The processor 548 monitors the parameter based on the samples acquired by the sampler 506 to analyze conditions downhole. The processor 548 provides real-time digital signal tracking used to perform one or more operations, including but not limited controlling a surge vent to regulate a dynamic underbalanced pressure in the wellbore. The signal level and slope of the samples may provide a threshold to trigger a command when the samples meet the predefined levels or threshold conditions as further described herein. The threshold may be detected within two or more sampling periods of the sample rate, and the command may be transmitted immediately upon detection, providing real-time detection and response to detonations in the wellbore. For example, the processor 548 is operable to analyze the samples to determine any one or a combination of an orientation of a detonation in the wellbore, a formation response, wellbore response, and casing response to the detonation in the wellbore. The processor 548 may also be operable to analyze the samples to identify any one or a combination of deflagration, high order firing, low order firing, clean-up in a perforation, perforating gun orientation, perforating gun jump, perforating gun drop, and gas bubbles produced from a perforating gun detonation. Based on the identified event, the processor 548 may be operable to perform actions such as regulating the pressure in the wellbore with a surge vent or other suitable operations.

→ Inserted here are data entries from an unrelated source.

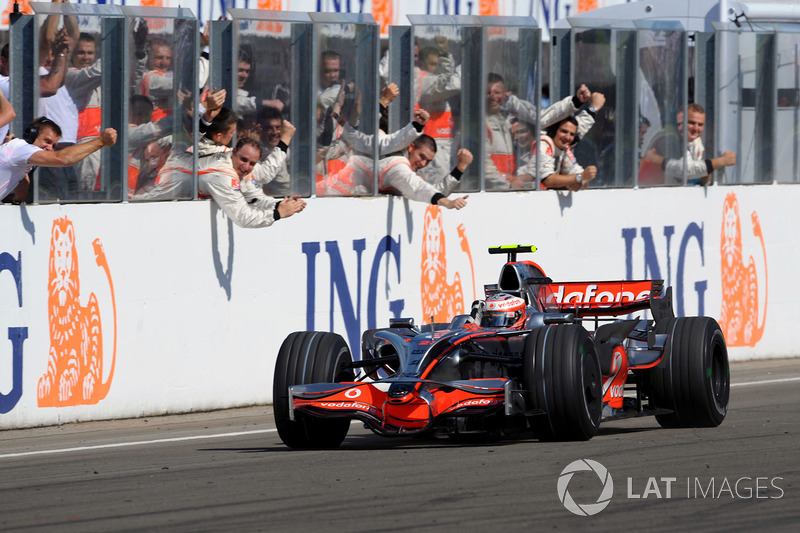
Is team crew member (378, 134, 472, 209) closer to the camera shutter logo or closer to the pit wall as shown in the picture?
the pit wall

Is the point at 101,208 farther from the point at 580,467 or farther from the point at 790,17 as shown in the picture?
the point at 790,17

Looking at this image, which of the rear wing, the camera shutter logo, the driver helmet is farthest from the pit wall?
the camera shutter logo

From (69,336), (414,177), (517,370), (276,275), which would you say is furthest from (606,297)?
(69,336)

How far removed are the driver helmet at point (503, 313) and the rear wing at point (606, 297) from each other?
101cm

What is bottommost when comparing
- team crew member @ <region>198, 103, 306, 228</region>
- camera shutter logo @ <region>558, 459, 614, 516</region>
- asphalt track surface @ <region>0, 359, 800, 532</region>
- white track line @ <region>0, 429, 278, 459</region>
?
white track line @ <region>0, 429, 278, 459</region>

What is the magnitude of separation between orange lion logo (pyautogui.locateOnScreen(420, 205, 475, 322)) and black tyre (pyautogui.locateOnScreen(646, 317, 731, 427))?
14.0 feet

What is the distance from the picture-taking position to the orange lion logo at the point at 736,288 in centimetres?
1784

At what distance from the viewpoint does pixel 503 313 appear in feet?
35.7

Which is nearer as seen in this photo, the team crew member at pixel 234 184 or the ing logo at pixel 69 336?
the ing logo at pixel 69 336

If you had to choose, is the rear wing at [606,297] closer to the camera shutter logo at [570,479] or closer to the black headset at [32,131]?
the camera shutter logo at [570,479]

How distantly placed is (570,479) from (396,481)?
1.00 metres

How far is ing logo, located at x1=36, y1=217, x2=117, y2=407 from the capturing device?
12188mm

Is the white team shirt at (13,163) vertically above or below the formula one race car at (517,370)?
above

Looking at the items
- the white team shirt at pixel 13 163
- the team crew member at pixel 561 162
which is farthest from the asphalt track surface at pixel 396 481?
the team crew member at pixel 561 162
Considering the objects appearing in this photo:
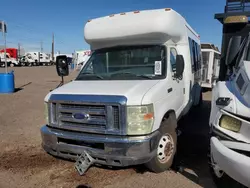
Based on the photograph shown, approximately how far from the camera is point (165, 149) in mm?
4215

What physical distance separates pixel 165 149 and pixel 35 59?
2296 inches

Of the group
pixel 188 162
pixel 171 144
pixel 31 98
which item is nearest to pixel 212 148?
pixel 171 144

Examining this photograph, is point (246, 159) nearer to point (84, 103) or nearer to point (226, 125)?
point (226, 125)

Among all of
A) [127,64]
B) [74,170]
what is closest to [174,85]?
[127,64]

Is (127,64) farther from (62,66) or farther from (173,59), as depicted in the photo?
(62,66)

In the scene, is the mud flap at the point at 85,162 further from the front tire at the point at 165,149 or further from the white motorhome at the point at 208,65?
the white motorhome at the point at 208,65

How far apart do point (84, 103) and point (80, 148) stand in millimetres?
708

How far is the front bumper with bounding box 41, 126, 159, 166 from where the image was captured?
12.0ft

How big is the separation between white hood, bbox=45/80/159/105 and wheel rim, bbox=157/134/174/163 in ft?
2.92

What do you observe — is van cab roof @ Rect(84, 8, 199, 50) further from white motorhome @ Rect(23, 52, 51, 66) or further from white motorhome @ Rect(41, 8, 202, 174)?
white motorhome @ Rect(23, 52, 51, 66)

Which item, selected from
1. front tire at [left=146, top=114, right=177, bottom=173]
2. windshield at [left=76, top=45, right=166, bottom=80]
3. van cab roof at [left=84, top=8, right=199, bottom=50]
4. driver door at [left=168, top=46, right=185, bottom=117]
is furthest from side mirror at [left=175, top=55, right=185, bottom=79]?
front tire at [left=146, top=114, right=177, bottom=173]

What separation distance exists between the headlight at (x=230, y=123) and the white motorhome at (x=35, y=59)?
57.3 metres

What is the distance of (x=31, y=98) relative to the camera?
1205cm

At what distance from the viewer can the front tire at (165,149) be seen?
13.3 feet
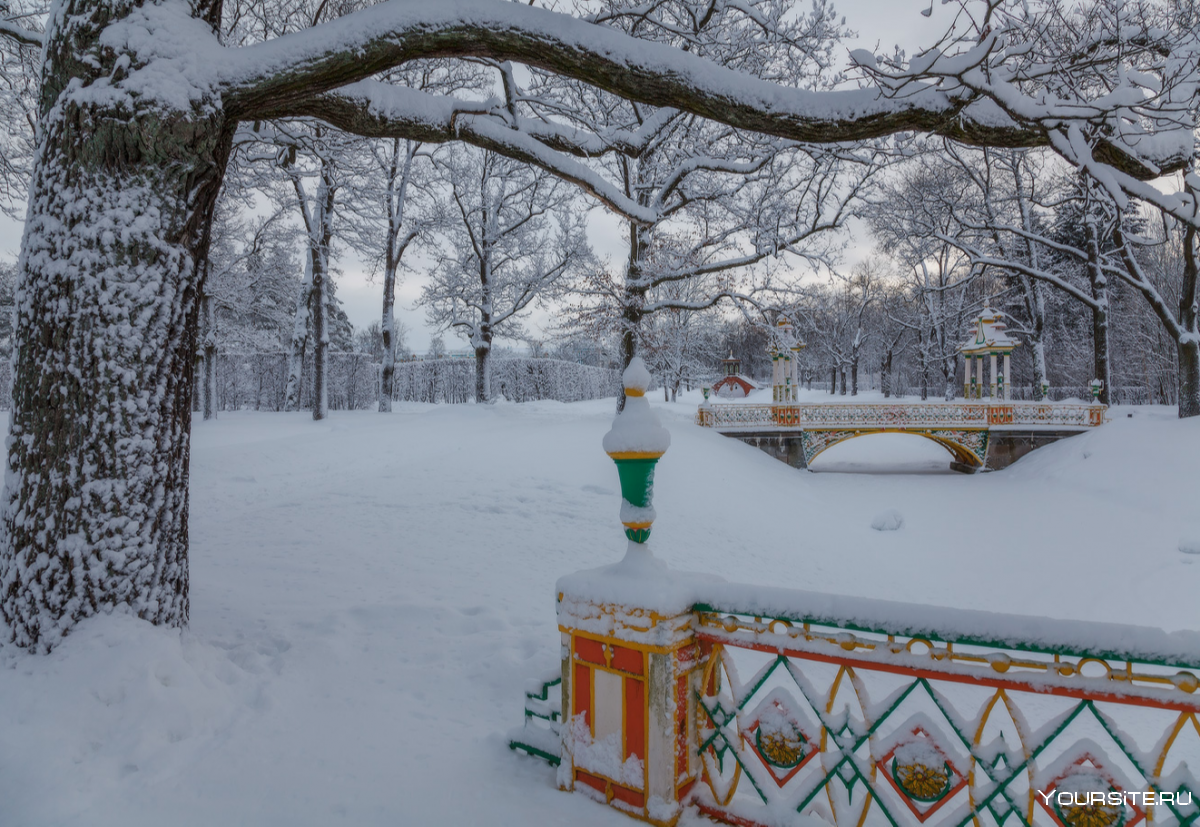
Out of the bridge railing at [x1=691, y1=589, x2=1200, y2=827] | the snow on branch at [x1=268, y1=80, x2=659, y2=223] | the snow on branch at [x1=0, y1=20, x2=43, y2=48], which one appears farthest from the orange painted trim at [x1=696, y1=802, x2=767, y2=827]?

FIG. 6 shows a schematic view of sensing devices 628A and 628B, in accordance with one or more embodiments. As shown, the sensing device 628A includes one or more couplable modules 630-670, including but not limited to a power source module 630, a sensor module 640, a recorder module 650, a processor module 660, and a communication module 670. The sensing device 628B may be a self-contained module comprising any one or combination of a sensor, power supply, recorder, telemetry device, communication device, and processor as described herein with respect to the sensing device 628A. The sensing devices 628A and B also include a cylindrical housing 602 that isolates the internal components of the sensing devices 628A and B from exterior wellbore conditions. The sensing devices 628A and B may couple to a conveyance string as depicted in FIG. 3.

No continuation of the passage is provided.